Quella che noi siamo abituati a chiamare Storia non è altro che l’insieme delle azioni di grandi uomini, siano essi l’esempio di grandezza assoluta o sintesi di malvagità estrema. Ma il motore della Storia è un altro.

Il motore della Storia sono i milioni di uomini che lottano con le loro inadeguatezze, con le loro paure e le loro ambiguità. Persone che non prendono decisioni nette, ma che fanno del loro meglio. Magari sbagliano, magari reagiscono troppo tardi, ma comunque cercano di resistere ai loro istinti e, anche se non sempre l’hanno vinta, scelgono di andare controcorrente per continuare a sentirsi umani. Io no. Io sapevo quale fosse la cosa giusta da fare, io sapevo quale decisione sarebbe stata in linea con il principio di giustizia a cui questa corte si ispira. Invece abbiamo condannato Drazen Erdemovic con un compromesso odioso di cui io sono stato l’artefice decisivo, condannato perché non doveva trovarsi lì, perché dall’arruolamento avrebbe dovuto immaginare che sarebbe finito in una fattoria a giustiziare vecchi e bambini.
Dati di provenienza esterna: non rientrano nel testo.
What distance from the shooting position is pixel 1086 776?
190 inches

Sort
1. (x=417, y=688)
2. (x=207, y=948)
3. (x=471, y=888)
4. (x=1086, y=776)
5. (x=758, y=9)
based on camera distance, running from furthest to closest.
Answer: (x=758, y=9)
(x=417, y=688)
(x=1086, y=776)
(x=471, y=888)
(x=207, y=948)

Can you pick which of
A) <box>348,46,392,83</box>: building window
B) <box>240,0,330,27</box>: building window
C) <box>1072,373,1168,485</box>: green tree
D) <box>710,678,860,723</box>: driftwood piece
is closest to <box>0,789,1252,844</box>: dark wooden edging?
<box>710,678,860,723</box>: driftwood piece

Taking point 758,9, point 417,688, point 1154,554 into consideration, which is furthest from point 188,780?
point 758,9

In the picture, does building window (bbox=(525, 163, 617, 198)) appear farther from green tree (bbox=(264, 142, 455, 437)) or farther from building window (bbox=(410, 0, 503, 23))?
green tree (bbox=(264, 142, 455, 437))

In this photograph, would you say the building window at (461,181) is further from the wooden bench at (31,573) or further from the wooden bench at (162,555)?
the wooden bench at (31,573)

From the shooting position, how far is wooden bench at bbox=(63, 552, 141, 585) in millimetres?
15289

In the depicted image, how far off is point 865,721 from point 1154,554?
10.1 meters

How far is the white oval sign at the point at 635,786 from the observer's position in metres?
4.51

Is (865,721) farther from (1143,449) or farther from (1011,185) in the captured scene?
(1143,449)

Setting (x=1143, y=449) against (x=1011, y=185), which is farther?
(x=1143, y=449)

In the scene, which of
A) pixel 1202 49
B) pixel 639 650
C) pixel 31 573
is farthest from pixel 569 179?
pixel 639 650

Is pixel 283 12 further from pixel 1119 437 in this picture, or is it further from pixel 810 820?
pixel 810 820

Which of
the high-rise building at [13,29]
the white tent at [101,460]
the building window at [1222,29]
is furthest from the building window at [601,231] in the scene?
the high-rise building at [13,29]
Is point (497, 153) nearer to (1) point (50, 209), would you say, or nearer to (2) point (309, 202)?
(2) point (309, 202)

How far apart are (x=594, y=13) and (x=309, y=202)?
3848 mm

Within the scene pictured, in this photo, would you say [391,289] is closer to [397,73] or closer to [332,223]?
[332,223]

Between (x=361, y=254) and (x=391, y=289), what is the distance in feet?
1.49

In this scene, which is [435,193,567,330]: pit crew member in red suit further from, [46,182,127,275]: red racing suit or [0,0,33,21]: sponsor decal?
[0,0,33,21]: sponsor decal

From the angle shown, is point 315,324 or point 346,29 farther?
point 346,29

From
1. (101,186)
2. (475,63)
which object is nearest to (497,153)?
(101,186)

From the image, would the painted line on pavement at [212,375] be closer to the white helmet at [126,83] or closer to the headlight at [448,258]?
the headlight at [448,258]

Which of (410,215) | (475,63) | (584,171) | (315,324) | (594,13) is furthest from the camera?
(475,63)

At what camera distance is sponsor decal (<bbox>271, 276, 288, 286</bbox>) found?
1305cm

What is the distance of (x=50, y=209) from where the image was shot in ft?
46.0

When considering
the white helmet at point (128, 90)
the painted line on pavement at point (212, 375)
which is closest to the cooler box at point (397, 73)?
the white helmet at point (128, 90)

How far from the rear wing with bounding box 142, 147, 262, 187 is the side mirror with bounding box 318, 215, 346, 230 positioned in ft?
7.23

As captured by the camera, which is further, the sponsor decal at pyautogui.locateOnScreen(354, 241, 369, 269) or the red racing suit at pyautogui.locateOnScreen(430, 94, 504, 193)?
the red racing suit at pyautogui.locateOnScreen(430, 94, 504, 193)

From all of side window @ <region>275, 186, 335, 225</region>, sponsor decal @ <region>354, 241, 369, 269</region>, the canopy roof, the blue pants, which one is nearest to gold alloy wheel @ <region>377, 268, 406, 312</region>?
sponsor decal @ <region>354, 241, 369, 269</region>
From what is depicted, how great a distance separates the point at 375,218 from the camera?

Lo avrebbe dovuto intuire perché giravano molte voci a riguardo, lo avrebbe dovuto immaginare perché questo è quello che succede quando ci si arruola nell’esercito. Ci troviamo davanti al più grande crimine compiuto in Europa dalla fine della seconda guerra mondiale e noi pretendiamo che l’imputato avrebbe dovuto in qualche modo immaginarlo. Non un fanatico, non un giovane che ha subito il lavaggio del cervello, ma uno degli ultimi a prendere parte al conflitto, quando tutte le altre alternative erano esaurite, per sfamare moglie e figlia. Può esistere la giustizia degli uomini? Possiamo davvero fare giustizia come esseri umani? Esseri umani spesso guidati dal più alto desiderio di equità, ma pur sempre figli della loro storia e dei loro piccoli problemi quotidiani, di inezie che possono portare a cambiare l’ordine degli eventi.



L’ordine. L’unica ambizione a cui una corte può aspirare è quella di riportare ordine, far sì che la società sopravviva a se stessa e ai suoi impulsi autodistruttivi. Giustizia vuol dire equità, ma la vera equità è possibile solo ripristinando l’ordine iniziale, quello che il crimine ha modificato. Tutto il resto è nel migliore dei casi un tentativo di creare una lettura condivisa della Storia, mentre nel peggiore è vendetta. Con la risoluzione 819 del 16 aprile 1993 dell’Onu la comunità internazionale che noi qui rappresentiamo decreta la fine dell’enclave di Srebrenica. La giustizia doveva essere fatta allora dalla comunità internazionale, quello che è arrivato dopo è un alibi, un tentativo di silenziare una pistola che aveva già sparato. Si arriverà forse un giorno a arrestare i veri carnefici, i pianificatori della strage e i loro zelanti esecutori. Drazen Erdemovic non appartiene a nessuna di queste due categorie. Allora perché ho deciso di condannarlo? (…)



Ho e abbiamo condannato un uomo al carcere per una colpa non sua, per aver deciso di agire come avremmo agito anche noi se ci fossimo trovati al suo posto. Chi di noi avrebbe mai rischiato la vita per mettere in discussione gli ordini ricevuti dall’autorità, per quanto insensati potessero essere? Non occuperà le prime pagine dei giornali, non attirerà l’attenzione della comunità internazionale, ma con questa sentenza abbiamo mandato un messaggio forte e inequivocabile a chiunque si trovasse lì quel giorno. A Srebrenica l’unico modo per restare innocenti era morire“. (tratto da Come fossi solo di Marco Magini, Giunti editore).

A Srebrenica tra il 12 e il 16 luglio del 1995 vennero uccisi circa 10mila musulmani bosniaci. Per non dimenticarli. Per non dimenticare che ognuno di noi avrebbe potuto essere Drazen. Perché non succeda mai più.